Nachschusspflicht

Was ist eine Nachschusspflicht?

Einer Nachschusspflicht liegt ein bestehendes Rechtsverhältnis durch Gesetz, Satzung oder Vertrag zugrunde. Es verpflichtet Gesellschafter, Anleger oder Genossenschafts- bzw. Vereinsmitglieder zu einer nachträglichen finanziellen Zahlung auf ihre bereits erbrachten Einlagen oder Gesellschaftsanteile. Relevant sind Nachschusspflichten vor allem für Kapitalanleger und Gesellschafter von Kapitalgesellschaften, wie eingetragenen Genossenschaften, GmbHs und Unternehmergesellschaften (UG), wobei gesetzliche Regelungen wie das GmbHG (Gesetz betreffend die Gesellschaften mit beschränkter Haftung) diese Pflichten definieren. Bei der Genossenschaft haften Mitglieder per Gesetz solidarisch für die im Namen der Genossenschaft eingegangenen Kreditverpflichtungen. Reicht die Insolvenzmasse nicht aus, um die Verbindlichkeiten zu decken, müssen die Mitglieder Geld nachschießen, um Insolvenzgläubiger zu bedienen. Bei der Kapitalanlage sind Nachschüsse mit Wertpapiergeschäften auf Kreditbasis oder mittels Derivaten verbunden.

Wann finden Nachschusspflichten Anwendung?

- - - - -

AUFGABEN –
a: Welches Gesetz führt der Text zur Nachschusspflicht als Beispiel für eine gesetzliche Regelung an, die diese Pflichten definiert?
b: Zähle alle Grundlagen auf, auf denen laut dem Text zur Nachschusspflicht das zugrunde liegende Rechtsverhältnis beruhen kann.
c: Nimm den Text zur Nachschusspflicht wieder auf und schreib ihn nach der Überschrift „Wann finden Nachschusspflichten Anwendung?“ weiter.

- - - - -

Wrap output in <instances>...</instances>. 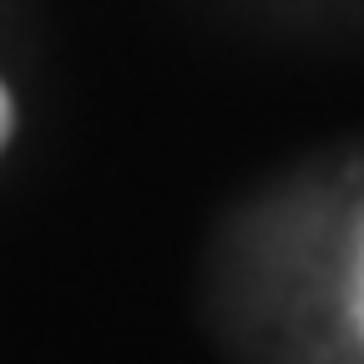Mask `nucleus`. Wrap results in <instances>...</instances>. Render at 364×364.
Here are the masks:
<instances>
[{
	"label": "nucleus",
	"mask_w": 364,
	"mask_h": 364,
	"mask_svg": "<svg viewBox=\"0 0 364 364\" xmlns=\"http://www.w3.org/2000/svg\"><path fill=\"white\" fill-rule=\"evenodd\" d=\"M11 127H16V107H11V91L0 86V147H6V136H11Z\"/></svg>",
	"instance_id": "nucleus-1"
}]
</instances>
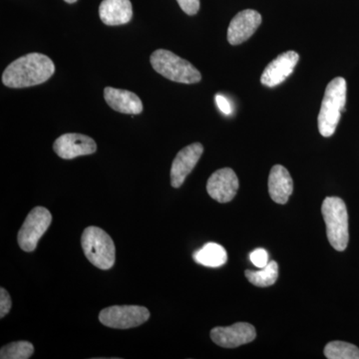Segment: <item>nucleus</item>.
<instances>
[{"mask_svg":"<svg viewBox=\"0 0 359 359\" xmlns=\"http://www.w3.org/2000/svg\"><path fill=\"white\" fill-rule=\"evenodd\" d=\"M55 72L53 61L44 54H26L7 66L2 74V83L9 88H26L50 79Z\"/></svg>","mask_w":359,"mask_h":359,"instance_id":"1","label":"nucleus"},{"mask_svg":"<svg viewBox=\"0 0 359 359\" xmlns=\"http://www.w3.org/2000/svg\"><path fill=\"white\" fill-rule=\"evenodd\" d=\"M346 81L342 77L334 78L327 85L318 119L320 133L325 138L334 134L346 110Z\"/></svg>","mask_w":359,"mask_h":359,"instance_id":"2","label":"nucleus"},{"mask_svg":"<svg viewBox=\"0 0 359 359\" xmlns=\"http://www.w3.org/2000/svg\"><path fill=\"white\" fill-rule=\"evenodd\" d=\"M150 63L156 72L177 83L195 84L202 80V74L192 63L166 49L153 52Z\"/></svg>","mask_w":359,"mask_h":359,"instance_id":"3","label":"nucleus"},{"mask_svg":"<svg viewBox=\"0 0 359 359\" xmlns=\"http://www.w3.org/2000/svg\"><path fill=\"white\" fill-rule=\"evenodd\" d=\"M327 226L328 242L334 250L344 252L348 245V212L346 203L339 197H327L321 205Z\"/></svg>","mask_w":359,"mask_h":359,"instance_id":"4","label":"nucleus"},{"mask_svg":"<svg viewBox=\"0 0 359 359\" xmlns=\"http://www.w3.org/2000/svg\"><path fill=\"white\" fill-rule=\"evenodd\" d=\"M81 245L85 256L96 268L104 271L113 268L116 259L114 242L102 229L94 226L85 229Z\"/></svg>","mask_w":359,"mask_h":359,"instance_id":"5","label":"nucleus"},{"mask_svg":"<svg viewBox=\"0 0 359 359\" xmlns=\"http://www.w3.org/2000/svg\"><path fill=\"white\" fill-rule=\"evenodd\" d=\"M150 318V311L141 306H112L102 309L99 320L105 327L128 330L143 325Z\"/></svg>","mask_w":359,"mask_h":359,"instance_id":"6","label":"nucleus"},{"mask_svg":"<svg viewBox=\"0 0 359 359\" xmlns=\"http://www.w3.org/2000/svg\"><path fill=\"white\" fill-rule=\"evenodd\" d=\"M52 222L51 212L44 207H36L26 217L18 231V245L25 252H33L40 238L48 230Z\"/></svg>","mask_w":359,"mask_h":359,"instance_id":"7","label":"nucleus"},{"mask_svg":"<svg viewBox=\"0 0 359 359\" xmlns=\"http://www.w3.org/2000/svg\"><path fill=\"white\" fill-rule=\"evenodd\" d=\"M256 337V328L248 323H233L231 327H218L211 330L212 341L224 348H235L250 344Z\"/></svg>","mask_w":359,"mask_h":359,"instance_id":"8","label":"nucleus"},{"mask_svg":"<svg viewBox=\"0 0 359 359\" xmlns=\"http://www.w3.org/2000/svg\"><path fill=\"white\" fill-rule=\"evenodd\" d=\"M53 150L62 159L71 160L80 156L94 154L97 151V144L86 135L67 133L56 139Z\"/></svg>","mask_w":359,"mask_h":359,"instance_id":"9","label":"nucleus"},{"mask_svg":"<svg viewBox=\"0 0 359 359\" xmlns=\"http://www.w3.org/2000/svg\"><path fill=\"white\" fill-rule=\"evenodd\" d=\"M238 190V179L231 168L218 170L208 180V194L217 202H231L237 195Z\"/></svg>","mask_w":359,"mask_h":359,"instance_id":"10","label":"nucleus"},{"mask_svg":"<svg viewBox=\"0 0 359 359\" xmlns=\"http://www.w3.org/2000/svg\"><path fill=\"white\" fill-rule=\"evenodd\" d=\"M204 153V146L201 143H193L182 149L177 154L171 167V185L180 188L183 185L187 177L199 162Z\"/></svg>","mask_w":359,"mask_h":359,"instance_id":"11","label":"nucleus"},{"mask_svg":"<svg viewBox=\"0 0 359 359\" xmlns=\"http://www.w3.org/2000/svg\"><path fill=\"white\" fill-rule=\"evenodd\" d=\"M299 60V55L297 52L290 50L280 54L264 70L261 77L262 84L269 88L282 84L292 74Z\"/></svg>","mask_w":359,"mask_h":359,"instance_id":"12","label":"nucleus"},{"mask_svg":"<svg viewBox=\"0 0 359 359\" xmlns=\"http://www.w3.org/2000/svg\"><path fill=\"white\" fill-rule=\"evenodd\" d=\"M262 15L252 9L238 13L231 20L228 28V41L231 45L244 43L254 35L262 25Z\"/></svg>","mask_w":359,"mask_h":359,"instance_id":"13","label":"nucleus"},{"mask_svg":"<svg viewBox=\"0 0 359 359\" xmlns=\"http://www.w3.org/2000/svg\"><path fill=\"white\" fill-rule=\"evenodd\" d=\"M104 98L108 105L116 112L138 115L143 111V103L141 99L137 94L128 90L106 87L104 89Z\"/></svg>","mask_w":359,"mask_h":359,"instance_id":"14","label":"nucleus"},{"mask_svg":"<svg viewBox=\"0 0 359 359\" xmlns=\"http://www.w3.org/2000/svg\"><path fill=\"white\" fill-rule=\"evenodd\" d=\"M294 192V181L289 171L282 165L271 168L269 176V193L276 204H287Z\"/></svg>","mask_w":359,"mask_h":359,"instance_id":"15","label":"nucleus"},{"mask_svg":"<svg viewBox=\"0 0 359 359\" xmlns=\"http://www.w3.org/2000/svg\"><path fill=\"white\" fill-rule=\"evenodd\" d=\"M99 16L106 25H127L133 16L131 1L130 0H103L99 6Z\"/></svg>","mask_w":359,"mask_h":359,"instance_id":"16","label":"nucleus"},{"mask_svg":"<svg viewBox=\"0 0 359 359\" xmlns=\"http://www.w3.org/2000/svg\"><path fill=\"white\" fill-rule=\"evenodd\" d=\"M193 259L196 263L208 268H219L228 261V254L221 245L208 243L202 249L194 252Z\"/></svg>","mask_w":359,"mask_h":359,"instance_id":"17","label":"nucleus"},{"mask_svg":"<svg viewBox=\"0 0 359 359\" xmlns=\"http://www.w3.org/2000/svg\"><path fill=\"white\" fill-rule=\"evenodd\" d=\"M248 280L252 285L259 287H271L278 278V264L275 261H271L264 268L259 271H250L245 273Z\"/></svg>","mask_w":359,"mask_h":359,"instance_id":"18","label":"nucleus"},{"mask_svg":"<svg viewBox=\"0 0 359 359\" xmlns=\"http://www.w3.org/2000/svg\"><path fill=\"white\" fill-rule=\"evenodd\" d=\"M325 355L328 359H359V348L344 341H332L325 347Z\"/></svg>","mask_w":359,"mask_h":359,"instance_id":"19","label":"nucleus"},{"mask_svg":"<svg viewBox=\"0 0 359 359\" xmlns=\"http://www.w3.org/2000/svg\"><path fill=\"white\" fill-rule=\"evenodd\" d=\"M34 353V346L29 341H16L1 347V359H28Z\"/></svg>","mask_w":359,"mask_h":359,"instance_id":"20","label":"nucleus"},{"mask_svg":"<svg viewBox=\"0 0 359 359\" xmlns=\"http://www.w3.org/2000/svg\"><path fill=\"white\" fill-rule=\"evenodd\" d=\"M250 262L257 268L263 269L269 263V254L264 249H257L252 250L250 255Z\"/></svg>","mask_w":359,"mask_h":359,"instance_id":"21","label":"nucleus"},{"mask_svg":"<svg viewBox=\"0 0 359 359\" xmlns=\"http://www.w3.org/2000/svg\"><path fill=\"white\" fill-rule=\"evenodd\" d=\"M13 306L11 295L4 287L0 289V318H4Z\"/></svg>","mask_w":359,"mask_h":359,"instance_id":"22","label":"nucleus"},{"mask_svg":"<svg viewBox=\"0 0 359 359\" xmlns=\"http://www.w3.org/2000/svg\"><path fill=\"white\" fill-rule=\"evenodd\" d=\"M180 7L188 15H195L200 9V0H177Z\"/></svg>","mask_w":359,"mask_h":359,"instance_id":"23","label":"nucleus"},{"mask_svg":"<svg viewBox=\"0 0 359 359\" xmlns=\"http://www.w3.org/2000/svg\"><path fill=\"white\" fill-rule=\"evenodd\" d=\"M216 103L217 105H218L219 109L221 110L224 115L231 114V105L230 101H229L226 97L221 95V94H217Z\"/></svg>","mask_w":359,"mask_h":359,"instance_id":"24","label":"nucleus"},{"mask_svg":"<svg viewBox=\"0 0 359 359\" xmlns=\"http://www.w3.org/2000/svg\"><path fill=\"white\" fill-rule=\"evenodd\" d=\"M65 2H67V4H74V2H76L77 0H65Z\"/></svg>","mask_w":359,"mask_h":359,"instance_id":"25","label":"nucleus"}]
</instances>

- - - - -

ANTWORTEN –
a: Das GmbHG (Gesetz betreffend die Gesellschaften mit beschränkter Haftung).

b: Gesetz, Satzung, Vertrag

c:
Nachschusspflichten treten auf, wenn die finanziellen Mittel einer Gesellschaft, Genossenschaft oder eines Versicherungsvereins zur Deckung von Verlusten oder zur Kapitalerhöhung nicht ausreichen. Sie sind in bestimmten Fällen auf die Höhe des Geschäftsanteils begrenzt oder durch den Gesellschaftsvertrag ausgeschlossen.

Die Nachschusspflicht betrifft Situationen, in denen Mitglieder, Gesellschafter oder Versicherte zusätzliches Kapital bereitstellen müssen, wenn die finanziellen Mittel einer Gemeinschaft oder Gesellschaft nicht ausreichen. Diese Verpflichtung kann neben den genannten Genossenschaften, Gesellschaften und bestimmten Versicherungsvereinen auch bei Differenzkontrakten (CFDs) und Wertpapierkrediten zum Einsatz kommen. Die genaue Höhe und Bedingungen der Nachschusspflicht sind dabei oft durch Satzungen, Gesellschaftsverträge oder gesetzliche Regelungen wie das GmbHG festgelegt.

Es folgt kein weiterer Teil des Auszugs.